The report analyzes how the robotic market and technology developments will change the business of agriculture, enabling ultra-precision farming and helping address the key global challenges. It develops a detailed roadmap of how robotic technology will enter into different aspects of agriculture, how it will change the way farming is done and transform its value chain, how it becomes the future of agrochemicals business, and how it will modify the way we design agricultural machinery.
The report provides segmented 10-year market forecasts for several categories of agricultural robots and drones. Here are some of the highlights.
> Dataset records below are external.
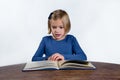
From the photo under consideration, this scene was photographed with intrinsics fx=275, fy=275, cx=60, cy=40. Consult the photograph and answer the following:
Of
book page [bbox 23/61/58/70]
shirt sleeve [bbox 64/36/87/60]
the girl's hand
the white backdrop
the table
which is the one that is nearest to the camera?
the table

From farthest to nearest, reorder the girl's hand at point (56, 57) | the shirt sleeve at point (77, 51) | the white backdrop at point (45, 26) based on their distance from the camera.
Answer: the white backdrop at point (45, 26)
the shirt sleeve at point (77, 51)
the girl's hand at point (56, 57)

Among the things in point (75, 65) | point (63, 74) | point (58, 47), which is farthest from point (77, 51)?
point (63, 74)

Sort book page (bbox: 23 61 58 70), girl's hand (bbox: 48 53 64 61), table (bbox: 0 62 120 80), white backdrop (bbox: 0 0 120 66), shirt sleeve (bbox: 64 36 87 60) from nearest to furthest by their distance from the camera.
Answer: table (bbox: 0 62 120 80), book page (bbox: 23 61 58 70), girl's hand (bbox: 48 53 64 61), shirt sleeve (bbox: 64 36 87 60), white backdrop (bbox: 0 0 120 66)

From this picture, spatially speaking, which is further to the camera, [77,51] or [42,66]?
[77,51]

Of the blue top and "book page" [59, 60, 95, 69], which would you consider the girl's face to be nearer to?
the blue top

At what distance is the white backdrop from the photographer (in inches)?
100

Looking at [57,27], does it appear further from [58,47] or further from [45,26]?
[45,26]

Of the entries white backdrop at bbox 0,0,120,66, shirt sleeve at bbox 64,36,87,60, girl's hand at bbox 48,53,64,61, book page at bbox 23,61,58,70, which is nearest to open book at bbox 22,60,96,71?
book page at bbox 23,61,58,70

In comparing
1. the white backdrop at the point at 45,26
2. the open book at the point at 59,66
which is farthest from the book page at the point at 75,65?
the white backdrop at the point at 45,26

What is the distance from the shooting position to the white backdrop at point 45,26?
2.55 meters

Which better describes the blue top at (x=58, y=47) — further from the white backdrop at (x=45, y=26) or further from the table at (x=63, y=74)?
the white backdrop at (x=45, y=26)

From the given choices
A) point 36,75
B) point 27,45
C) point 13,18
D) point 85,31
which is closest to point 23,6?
point 13,18

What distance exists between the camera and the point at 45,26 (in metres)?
2.60

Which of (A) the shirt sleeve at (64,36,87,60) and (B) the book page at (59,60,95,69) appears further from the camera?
(A) the shirt sleeve at (64,36,87,60)
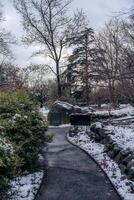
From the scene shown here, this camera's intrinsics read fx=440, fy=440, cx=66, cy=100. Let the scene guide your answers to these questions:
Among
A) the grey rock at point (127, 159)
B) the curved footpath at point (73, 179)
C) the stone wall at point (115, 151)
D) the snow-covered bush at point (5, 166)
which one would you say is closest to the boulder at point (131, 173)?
the stone wall at point (115, 151)

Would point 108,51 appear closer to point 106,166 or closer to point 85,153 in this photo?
Result: point 85,153

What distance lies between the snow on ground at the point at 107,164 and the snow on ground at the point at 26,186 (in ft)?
6.47

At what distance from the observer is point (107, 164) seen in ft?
44.3

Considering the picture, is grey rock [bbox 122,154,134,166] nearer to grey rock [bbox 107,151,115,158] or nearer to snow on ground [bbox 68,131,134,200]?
snow on ground [bbox 68,131,134,200]

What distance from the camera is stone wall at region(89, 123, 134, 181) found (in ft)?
37.9

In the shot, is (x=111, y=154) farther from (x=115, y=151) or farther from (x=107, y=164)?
(x=107, y=164)

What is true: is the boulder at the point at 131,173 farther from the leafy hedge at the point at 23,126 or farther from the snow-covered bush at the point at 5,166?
the snow-covered bush at the point at 5,166

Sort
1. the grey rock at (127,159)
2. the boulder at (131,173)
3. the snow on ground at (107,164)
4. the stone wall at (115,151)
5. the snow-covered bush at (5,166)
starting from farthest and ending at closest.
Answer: the grey rock at (127,159) < the stone wall at (115,151) < the boulder at (131,173) < the snow on ground at (107,164) < the snow-covered bush at (5,166)

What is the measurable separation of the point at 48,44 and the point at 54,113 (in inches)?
294

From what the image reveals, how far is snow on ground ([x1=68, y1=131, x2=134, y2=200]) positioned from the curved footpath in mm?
183

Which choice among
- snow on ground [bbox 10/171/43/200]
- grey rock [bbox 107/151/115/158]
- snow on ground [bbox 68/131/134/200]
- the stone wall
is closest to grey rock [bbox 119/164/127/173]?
the stone wall

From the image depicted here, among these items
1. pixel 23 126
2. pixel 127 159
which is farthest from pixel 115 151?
pixel 23 126

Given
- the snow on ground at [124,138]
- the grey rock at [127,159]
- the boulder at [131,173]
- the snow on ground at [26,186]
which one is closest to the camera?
the snow on ground at [26,186]

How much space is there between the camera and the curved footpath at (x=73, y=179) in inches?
401
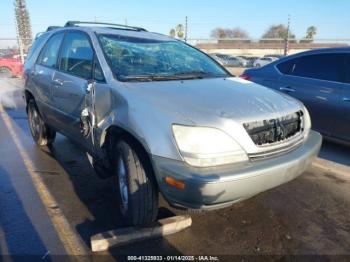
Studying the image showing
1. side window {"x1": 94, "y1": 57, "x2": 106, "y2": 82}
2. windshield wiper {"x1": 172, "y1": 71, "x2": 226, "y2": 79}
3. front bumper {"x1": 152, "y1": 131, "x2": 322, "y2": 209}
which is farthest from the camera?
windshield wiper {"x1": 172, "y1": 71, "x2": 226, "y2": 79}

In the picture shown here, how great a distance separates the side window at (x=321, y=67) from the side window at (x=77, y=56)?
11.0 feet

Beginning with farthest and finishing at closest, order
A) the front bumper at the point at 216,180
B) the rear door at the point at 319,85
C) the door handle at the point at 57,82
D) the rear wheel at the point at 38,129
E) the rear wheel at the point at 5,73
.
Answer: the rear wheel at the point at 5,73 < the rear wheel at the point at 38,129 < the rear door at the point at 319,85 < the door handle at the point at 57,82 < the front bumper at the point at 216,180

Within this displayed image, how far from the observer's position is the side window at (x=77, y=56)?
365 centimetres

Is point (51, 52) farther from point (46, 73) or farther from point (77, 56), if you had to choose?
point (77, 56)

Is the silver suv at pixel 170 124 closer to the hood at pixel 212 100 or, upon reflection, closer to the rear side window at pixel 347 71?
the hood at pixel 212 100

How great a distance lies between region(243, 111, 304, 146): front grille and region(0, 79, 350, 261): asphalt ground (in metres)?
0.88

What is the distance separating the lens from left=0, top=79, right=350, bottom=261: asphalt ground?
2.89 m

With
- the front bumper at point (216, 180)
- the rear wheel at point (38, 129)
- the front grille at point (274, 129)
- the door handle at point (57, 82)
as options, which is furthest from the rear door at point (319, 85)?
the rear wheel at point (38, 129)

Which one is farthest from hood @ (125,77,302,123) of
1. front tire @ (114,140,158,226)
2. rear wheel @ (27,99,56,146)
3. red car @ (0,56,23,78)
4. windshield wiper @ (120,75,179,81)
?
red car @ (0,56,23,78)

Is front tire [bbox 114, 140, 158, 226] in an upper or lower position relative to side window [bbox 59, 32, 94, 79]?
lower

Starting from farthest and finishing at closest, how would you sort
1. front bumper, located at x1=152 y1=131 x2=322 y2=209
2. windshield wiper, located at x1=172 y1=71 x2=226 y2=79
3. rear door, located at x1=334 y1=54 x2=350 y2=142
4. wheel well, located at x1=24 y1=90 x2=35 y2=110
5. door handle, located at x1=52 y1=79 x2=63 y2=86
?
1. wheel well, located at x1=24 y1=90 x2=35 y2=110
2. rear door, located at x1=334 y1=54 x2=350 y2=142
3. door handle, located at x1=52 y1=79 x2=63 y2=86
4. windshield wiper, located at x1=172 y1=71 x2=226 y2=79
5. front bumper, located at x1=152 y1=131 x2=322 y2=209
Autonomous tractors: Tractor guidance and autosteer technologies are also going mainstream thanks to improvements and cost reductions in RTK GPS technology. More than 300,000 tractors equipped with autosteer or tractor guidance will be sold in 2016, rising to more than 660,000 units per year by 2026. Unmanned autonomous tractors have also been technologically demonstrated with large-scale market introduction largely delayed not by technical issues but by regulation, high sensor costs, and the lack of farmers’ trust.
Agricultural drones: Unmanned remote-controlled helicopters have been spraying rice fields in Japan since the early 1990s. Autonomous drones have also been providing detailed aerial maps of farms, enabling farmers to take data-driven site-specific action. This development will soon enter its boom years as regulatory barriers lower and the precision farming ecosystems finally comes together. In time, the drone hardware will become commoditized and value will shift largely to data acquisition and analytics providers. Agriculture will be a major market for drones, reaching $485 million in 2026.
Robotic weeding implements: Vision-enabled robotic implements have been in commercial use for some years in organic farming. These implements follow the crop rows, identify the weeds, and aid with mechanical hoeing. The next generation of these advanced robotic implements is also in its early phase of commercial deployment. It will be using large troves of data to train its algorithms using deep learning techniques. This will become a $380 million market by 2026.
Unmanned autonomous robotic weeders and data scouts: Vision-enabled and intelligence robots are increasingly reaching navigational autonomy. These small, slow, and light robots will be autonomously roaming farms, analyzing plants, and taking specific actions, such as eliminating a weed. Already, numerous companies and groups have developed and deployed a variety of weeding robots.
Most products are in prototype or semi-commercial trail phase. The first notable sales have also taken place aimed at small multi-crop vegetable farmers. This will become $300 million market by 2026.
Fresh fruit harvesting: Despite non-fresh fruit harvesting being largely mechanized, fresh fruit picking has remained mostly out of the reach of machines or robots. Progress here has been hampered by the stringent technical requirements together with the lack of CAD models and the fragmented nature of the market putting off investment. This is, however, beginning to change, albeit slowly.